Eh-hem! Mike + the Mechanics were not a one-hit wonder. They also had a hit with All I Need Is a Miracle. What can I say? I liked that band!
Friar Ted, you’ve got excellent taste in music.
On the other hand, I may not. You see, the song which makes me tear up every time it comes on the radio, even when I’m driving and singing along with it is Break Away by Kelly Clarkson, I think. It’s not just that the song is so typical of who I was when I was a lonely teenager in a small town, it’s that it became popular right when my grandmother died earlier this year. It’s the chorus that gets me.

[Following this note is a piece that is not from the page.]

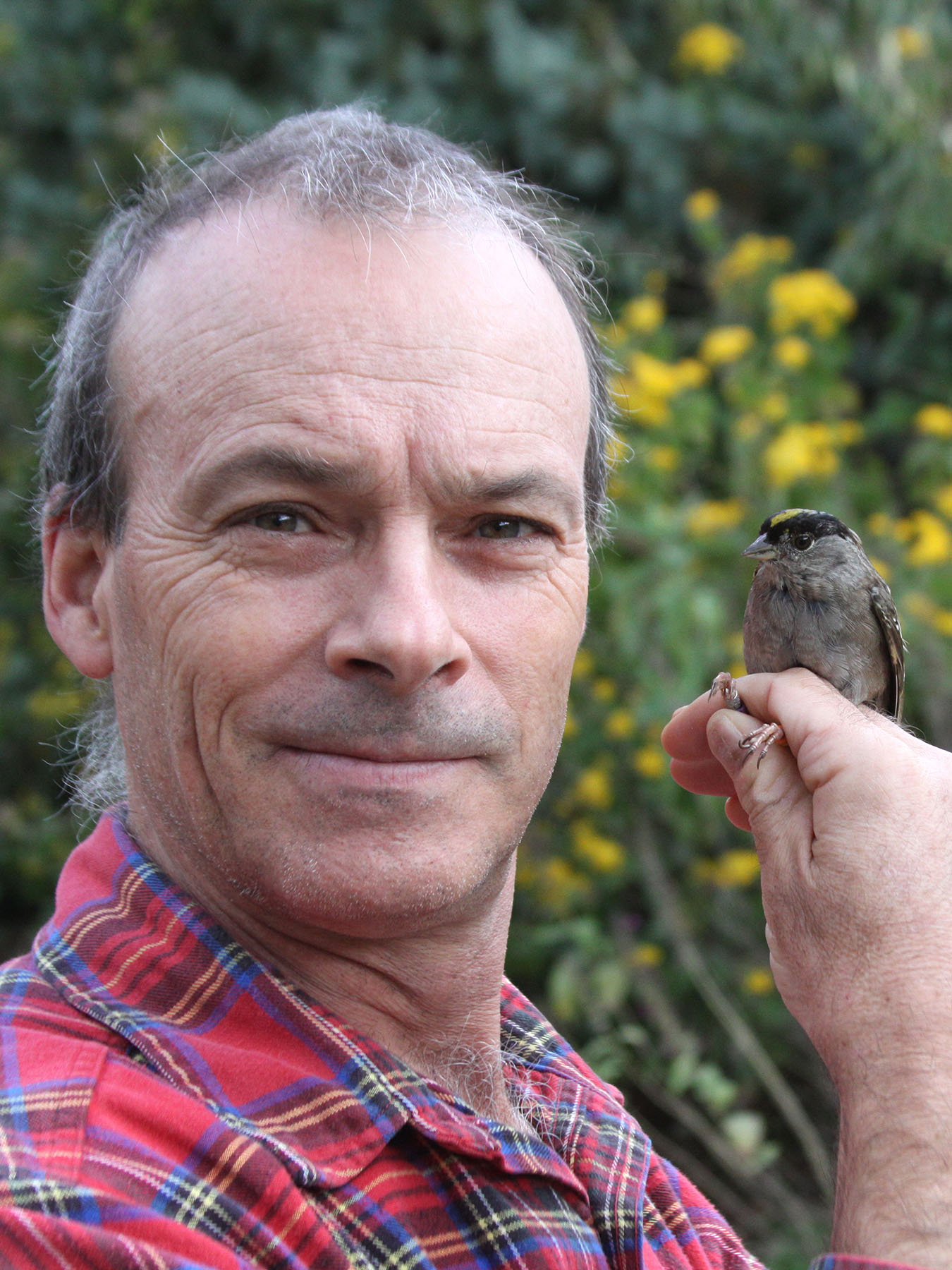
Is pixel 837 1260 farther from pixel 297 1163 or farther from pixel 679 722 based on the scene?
pixel 679 722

Damn it! Where are the tissues?
CJ
I miss you, Grandmama. Sorry I wasn’t there.
Oh, Lord! Anyone who can listen to Johnny Cash’s version of “Hurt” without tears is a stoic of the nth degree! And, while I’m not a particularly religious person, virtually any of Aaron Neville’s versions of sacred songs is likely to create a tissue shortage around my house. (His “Ave Maria” is really, truly how it was meant to be sung. Period.) While buttoning up the back of my wedding dress, my mother sang Harry Belafonte’s “Turn Around” (“Turn around and she’s two, turn around and she’s four, turn around and she’s a young girl going out of the door…”) Sob! (And then touch up the makeup!) And Garth Brooks’ “The Dance” never fails to make me cry – it was played at the funeral of a dear, dear friend, and I can’t hear it since without breaking down. Finally, Sarah McLaughlin’s “In the Arms of the Angels,” and Peter Gabriel’s “In Your Eyes” remind me of that guy I’ll probably always love, but with whom things never quite work.

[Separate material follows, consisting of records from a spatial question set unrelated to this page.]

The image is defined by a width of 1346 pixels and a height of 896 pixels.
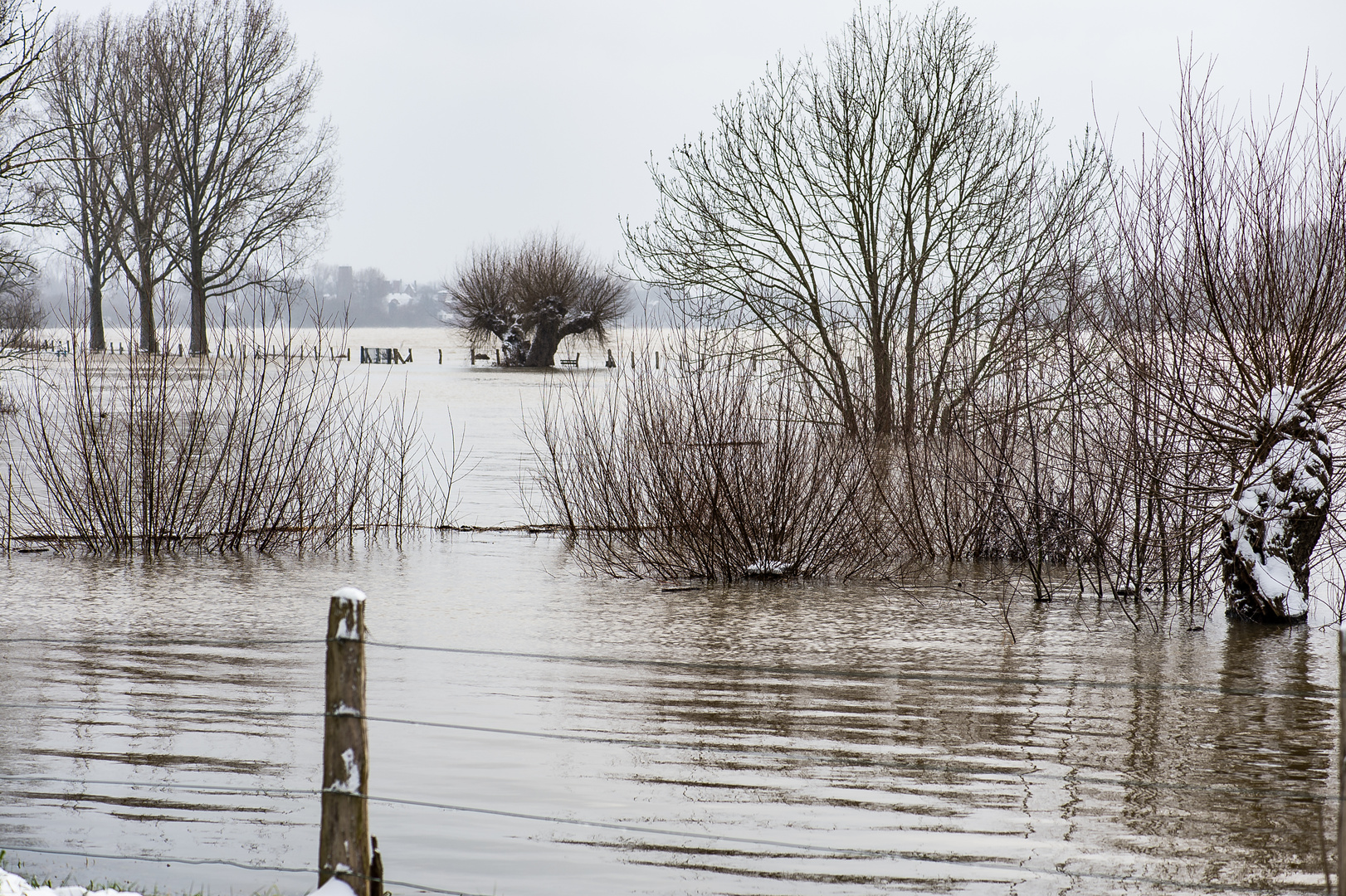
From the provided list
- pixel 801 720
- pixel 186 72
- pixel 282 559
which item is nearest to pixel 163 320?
pixel 282 559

Being an Aussie male I don’t cry listening to any song. If I did cry I would probably be listening to Sinead O’Connor’s Three Babies:
In my soul
My blood and my bones
I have wrapped your cold bodies around me
The face on you
The smell of you
Will always be with me
Each of these
My three babies
I was not willing to leave
or Paul Kelly’s How To Make Gravy where prisoner Joe sings to his brother Dan:
Oh praise the Baby Jesus, have a Merry Christmas,
I’m really gonna miss it, all the treasure and the trash
And later in the evening, I can just imagine,
You’ll put on Junior Murvin and push the tables back
And you’ll dance with Rita, I know you really like her,
Just don’t hold her too close, oh brother please don’t stab me in the back
I didn’t mean to say that, it’s just my mind it plays up,
Multiplies each matter, turns imagination into fact
and Christmas is coming, I will be listening to it soon.
I haven’t actually requested that “Old and Wise” be played at my funeral (I dunno, it always seemed kinda like tempting fate to mention it) but I have often thought that I would like it to be. Hopefully a long time from now.
“30Kft” by Assemblage 23. It’s a stark little song that’s simply an answering machine message from a guy who’s calling his wife from a plane that’s on its way to crashing. Haunting, powerful stuff and never fails to make me tear up every time I hear it. Though I don’t think he meant it to be a 9/11 song (it came out in 2004), that’s the feeling I always get from it.
“Hello, if you’re there pick up the phone
I’m calling from 30,000 feet above you
The captain’s just informed us that our plane is going down
So I’m calling for one last time to say I love you…”
Agreed about “Old Friends” by Simon and Garfunkel. I’ll add in “Scarborough Fair/Canticle” and “Silent Night/7 O’Clock News,” too.